| WORK TO COMPLETE |
An exact copy is required of the lines running from the one that contains "huong dan san hoc bong toan phan vingroup" to the end of the material, both ends included, with pictures omitted.

| INFORMATION SHOWN |
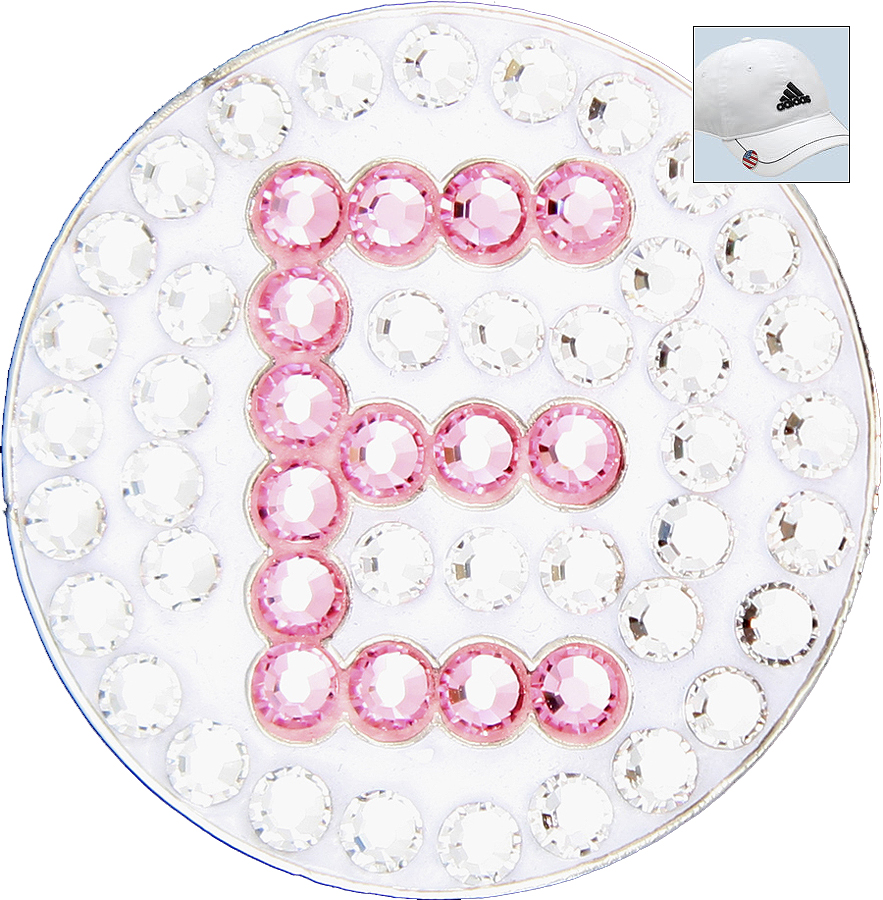 Bella Crystal Golf Ball Marker & Hat Clip - Initials Collection - E (Pink)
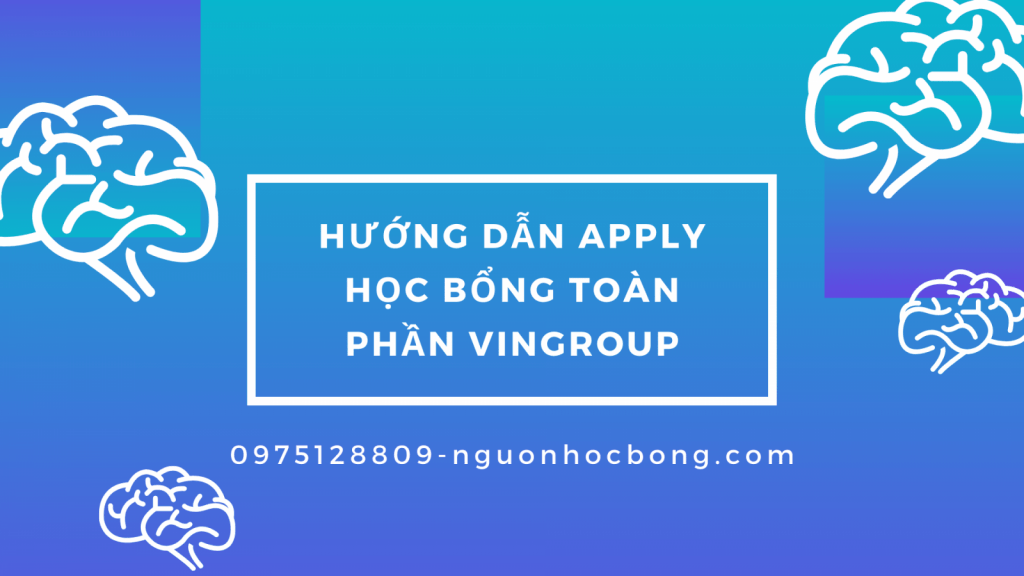 huong dan san hoc bong toan phan vingroup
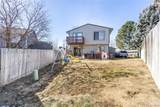12780 Forest Street - Photo 15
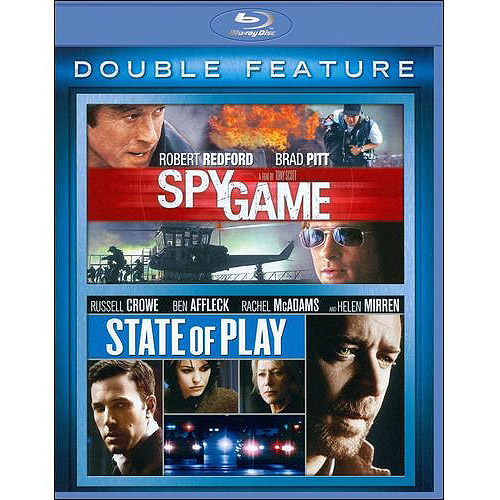 Spy Game/State of Play [BLU-RAY]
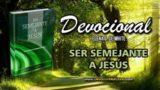 29 de septiembre | Devocional: Ser Semejante a Jesús | El servicio abnegado produce gozo tanto a Cristo como a nosotros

| RESPONSE |
 huong dan san hoc bong toan phan vingroup
12780 Forest Street - Photo 15
 Spy Game/State of Play [BLU-RAY]
 29 de septiembre | Devocional: Ser Semejante a Jesús | El servicio abnegado produce gozo tanto a Cristo como a nosotros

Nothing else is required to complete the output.